Wikimedia Discovery/Meetings/Analysis communication 2016-05-10

From mediawiki.org

Discovery Analysis - Communicating changes

2016-05-10

Dan, Tomasz, Mikhail, Jan, Yuri, Erik

We have had some issues where our data was incorrect or misleading. 

The goal of this meeting is to discuss these issues. 

What can we change or augment our workflows to minimize these issues?

Can understand Mikhail's frustration in discovering these issues.

Ideally, loop Mikhail in as soon as we can.

Yuri: We should have multiple ways to look at the data. If we could have a parallel source of data via grafana, as a completely different alternative, maybe possibly we could catch things like that

This is different. What triggered this meeting was the portal clickthrough rate which was being presented incorrectly for a long time.

The sessions had a 15-minute expiration time (so could go on indefinitely), but that wasn't documented anywhere.

Reviewing the schema docs didn't help, because they didn't include this detail. 

How did this decision come about? Design/front-end decided verbally, but it didn't get documented. (Oliver might have been there too.)

That's certainly a documentation issue. Where would be the right place to document that?

It's in the code, but that wouldn't help non-coders.

I see you put it in the schema, which I suppose is the right place, even though it's very detailed. 

I think we should have documentation refer to the code more. They should be less separate. 

Docs should point to git repos. Point to specific lines of code.
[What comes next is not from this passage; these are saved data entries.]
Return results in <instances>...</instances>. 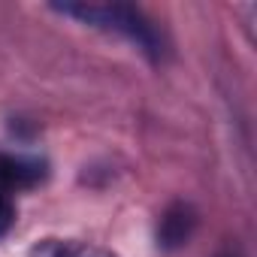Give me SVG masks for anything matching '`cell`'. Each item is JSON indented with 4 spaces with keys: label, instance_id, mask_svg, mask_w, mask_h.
<instances>
[{
    "label": "cell",
    "instance_id": "4",
    "mask_svg": "<svg viewBox=\"0 0 257 257\" xmlns=\"http://www.w3.org/2000/svg\"><path fill=\"white\" fill-rule=\"evenodd\" d=\"M13 221H16V206L7 194H0V236L13 227Z\"/></svg>",
    "mask_w": 257,
    "mask_h": 257
},
{
    "label": "cell",
    "instance_id": "5",
    "mask_svg": "<svg viewBox=\"0 0 257 257\" xmlns=\"http://www.w3.org/2000/svg\"><path fill=\"white\" fill-rule=\"evenodd\" d=\"M218 257H236V254H218Z\"/></svg>",
    "mask_w": 257,
    "mask_h": 257
},
{
    "label": "cell",
    "instance_id": "2",
    "mask_svg": "<svg viewBox=\"0 0 257 257\" xmlns=\"http://www.w3.org/2000/svg\"><path fill=\"white\" fill-rule=\"evenodd\" d=\"M194 227H197L194 209L185 206V203H176V206H170V209L164 212V218H161L158 242H161L164 248H179V245H185V242L191 239Z\"/></svg>",
    "mask_w": 257,
    "mask_h": 257
},
{
    "label": "cell",
    "instance_id": "1",
    "mask_svg": "<svg viewBox=\"0 0 257 257\" xmlns=\"http://www.w3.org/2000/svg\"><path fill=\"white\" fill-rule=\"evenodd\" d=\"M52 10L70 19H79L82 25L100 28L106 34H118L152 58L161 55V37L155 25L131 4H55Z\"/></svg>",
    "mask_w": 257,
    "mask_h": 257
},
{
    "label": "cell",
    "instance_id": "3",
    "mask_svg": "<svg viewBox=\"0 0 257 257\" xmlns=\"http://www.w3.org/2000/svg\"><path fill=\"white\" fill-rule=\"evenodd\" d=\"M28 257H118V254L79 239H40Z\"/></svg>",
    "mask_w": 257,
    "mask_h": 257
}]
</instances>
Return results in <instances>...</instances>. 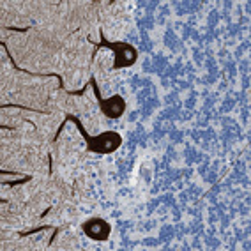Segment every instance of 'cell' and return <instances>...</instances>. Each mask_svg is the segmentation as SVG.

This would be more up-to-date. 

Click on a link in the doc and it would show you the specific code. 

Allows you to check at any time whether the docs are up to date with the code. 
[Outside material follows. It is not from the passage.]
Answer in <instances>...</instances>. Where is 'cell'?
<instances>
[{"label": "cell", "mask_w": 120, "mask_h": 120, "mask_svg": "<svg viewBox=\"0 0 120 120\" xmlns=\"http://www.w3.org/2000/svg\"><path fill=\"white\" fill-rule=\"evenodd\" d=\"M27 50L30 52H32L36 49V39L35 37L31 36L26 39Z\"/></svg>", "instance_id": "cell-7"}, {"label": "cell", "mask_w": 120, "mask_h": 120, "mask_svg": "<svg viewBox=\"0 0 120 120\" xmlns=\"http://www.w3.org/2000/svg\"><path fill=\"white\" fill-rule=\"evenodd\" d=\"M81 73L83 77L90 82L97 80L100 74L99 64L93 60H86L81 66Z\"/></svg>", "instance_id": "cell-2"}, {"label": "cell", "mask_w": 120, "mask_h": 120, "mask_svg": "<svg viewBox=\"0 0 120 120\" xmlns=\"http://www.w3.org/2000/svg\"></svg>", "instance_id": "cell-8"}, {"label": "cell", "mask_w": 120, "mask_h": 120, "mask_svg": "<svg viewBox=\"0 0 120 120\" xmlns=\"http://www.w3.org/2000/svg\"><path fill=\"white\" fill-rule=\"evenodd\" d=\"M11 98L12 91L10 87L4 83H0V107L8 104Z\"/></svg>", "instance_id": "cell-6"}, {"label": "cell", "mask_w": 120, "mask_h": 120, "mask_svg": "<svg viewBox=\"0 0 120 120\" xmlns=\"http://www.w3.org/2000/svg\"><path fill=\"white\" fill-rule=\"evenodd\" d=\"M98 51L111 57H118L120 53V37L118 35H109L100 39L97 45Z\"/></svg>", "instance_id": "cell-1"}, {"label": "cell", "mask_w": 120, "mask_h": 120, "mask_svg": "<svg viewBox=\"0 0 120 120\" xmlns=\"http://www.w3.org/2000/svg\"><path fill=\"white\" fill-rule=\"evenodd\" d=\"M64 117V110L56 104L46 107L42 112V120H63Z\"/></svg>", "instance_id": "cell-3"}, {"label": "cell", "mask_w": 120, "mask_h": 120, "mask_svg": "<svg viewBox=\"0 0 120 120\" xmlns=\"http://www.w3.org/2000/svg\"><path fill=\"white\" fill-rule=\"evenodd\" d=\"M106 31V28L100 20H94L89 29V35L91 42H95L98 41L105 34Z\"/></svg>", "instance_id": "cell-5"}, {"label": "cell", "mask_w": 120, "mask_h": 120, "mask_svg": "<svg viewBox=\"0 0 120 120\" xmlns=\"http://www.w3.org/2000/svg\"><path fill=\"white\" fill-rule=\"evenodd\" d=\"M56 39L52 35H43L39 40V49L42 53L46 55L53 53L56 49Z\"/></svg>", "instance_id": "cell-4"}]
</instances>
Docs should be more like a table of contents to point to the code (but with more details than the comments provide).

Analytics is hard. We have had similar issues in search. 

The problem is often that the search engineers don't know the answer until Mikhail asks and the devs go look at the code. 

Search is different because the portal was a conscious decision that wasn't documented. 

It was great to see the demo thingy that Erik created where we could view the events. It was really cool. 

That is still unmerged in gerrit. 

Should analysis team be asked to +1 code changes that affect analytics?

Should developers review and +1 analysis code to make sure it aligns well with the actual code.

We don't want to go overboard with additional processes, but we want to improve this.

With new data analyst on the way, how can we get them onboarded and successful?

That will be hard. Having the data sets (mysql + hadoop) as documented as possible definitely helps. 

Would it be possible to have checkpoints where simple processes could help avoid problems? Not whole new workflows, ideally. 

I like the idea of having Mikhail review the code. 

With the portal, I run regression tests to make sure we still output the same numbers after changes have been made. 

I'm not sure where a new analysis person would look to know what the data would look like. 

We should probably set up a wiki page with all the details that would be relevant to analytics. 

That's a good idea. I wouldn't want to possibly insult them by saying "we didn't think you could understand the data itself, so we set up this extra doc"

But I think we could work with that. 

It's about the little things we overlook. 

Yes, we had a doc issue. That's a concern. In accounting, you balance debits and credits, to guarantee detecting errors--self checking. 

In analytics, there are so many ways to screw up. It's not that we're bad at it. It's hard. 

Is it possible for us to have 2 different ways to arrive at the same results. That should catch doc bugs, implementation bugs. 

Are you talking about 2 analysts performing the same work in parallel?

No. That would be awesome but impractical. Just looking at data from different sources, like grafana. 

I can view hits from varnish, and on the dashboard I can see the analytics numbers. 

The are roughly the same, so I can be comfortable that there are no glaring errors. Not exactly, but rough. 

Are all the wrinkles (e.g. 15-minute window, javascript) exposed through both paths? (Or most of them?)

In some cases, the queries would be the same, so it wouldn't really be a separate channel. 

As an example, zero results rate could be determined via both back end and front end. 

In theory, they would be identical. In practice, they should be nearly identical. 

That would require extra work, but so would documentation. 

And it's probably not possible for everything, but possible for most things. 

Yes, possible for most things. 

ZRR is coming from request logs. Page stats also have that, but only for desktop. 

But one of the channels is more likely to have bot traffic. 

I like that idea. It's something we should look into. We need to make sure all 3 mobile platforms are represented.

Mobile schemas should already include that information.

Main takeaways:

  • Improve documentation
  • Where possible, record 2 sources of data to verify each other
  • Increase awareness of communication issues
  • Look into moving Erik's demo thingy into productionA lack of awareness was the root, so even if we have multiple data sources, we might not talk more, so might still have issues. 

Tools are unlikely to solve all the problems.